Even before the onset of the international refugee crisis, the majority of immigrants settling in Copenhagen and across Denmark came from Muslim-majority countries, excluding those migrating from other countries within the European Union. Generally, most of these migrants made Nørrebro their home by following the footsteps of friends and family members who made the move before them. Hoping for a warm embrace from their new Danish neighbors, many received quite the opposite introduction to their new country.
Immigrant communities, particularly those from predominantly Muslim nations, have received a cold shoulder from some Danes who have failed to welcome immigrants with open arms. A 1995 survey found that 37% of Danes did not want a Muslim neighbor, while 64% did not want a family member to marry a Muslim. To make matters more difficult, the government passed a string of strict immigration laws after 2001 and showed little interest in pursuing integration programs. 2007 and 2008 saw several violent demonstrations in Nørrebro, mostly by young immigrant men not only airing frustrations with the Danish government, but also calling for spaces of their own when community centers were either closed or demolished. Frequent police stops and lack of support for immigrant communities had the neighborhood on edge, while miscommunication and lack of public space devoted to immigrants remained a reality.

> _Recorded data_:
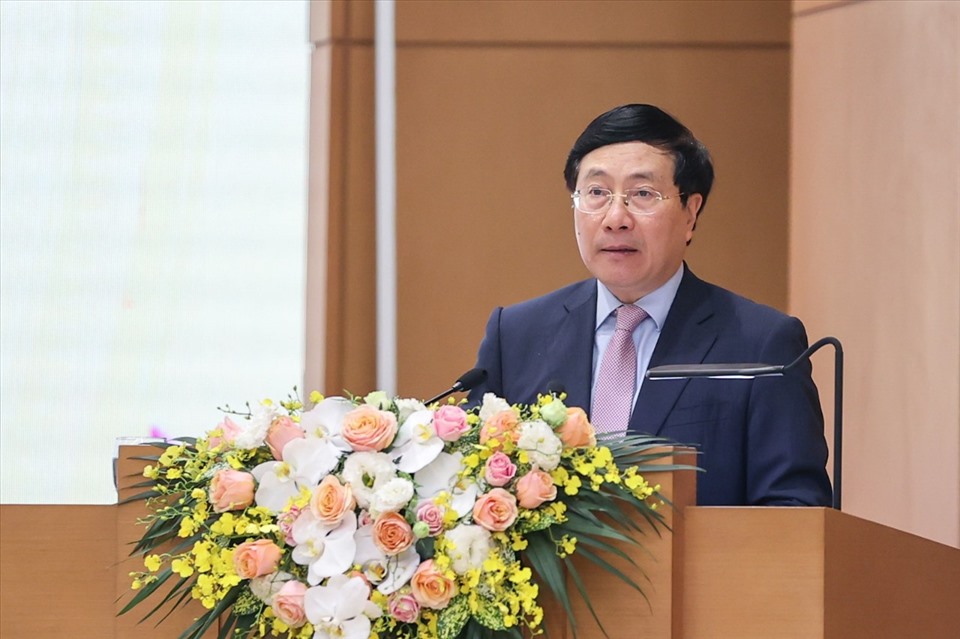 Phó Thủ tướng Thường trực Chính phủ Phạm Bình Minh trình bày báo cáo tại hội nghị. Ảnh: Hải Nguyễn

> _Task item 1_: In the Nørrebro text, what percentage of Danes in a 1995 survey said they did not want a Muslim neighbor?
> _Task item 2_: Return the part of the Nørrebro text between "Even before the" and "their new country.", inclusive.

> _Expected output 1_: 37%

> _Expected output 2_:
Even before the onset of the international refugee crisis, the majority of immigrants settling in Copenhagen and across Denmark came from Muslim-majority countries, excluding those migrating from other countries within the European Union. Generally, most of these migrants made Nørrebro their home by following the footsteps of friends and family members who made the move before them. Hoping for a warm embrace from their new Danish neighbors, many received quite the opposite introduction to their new country.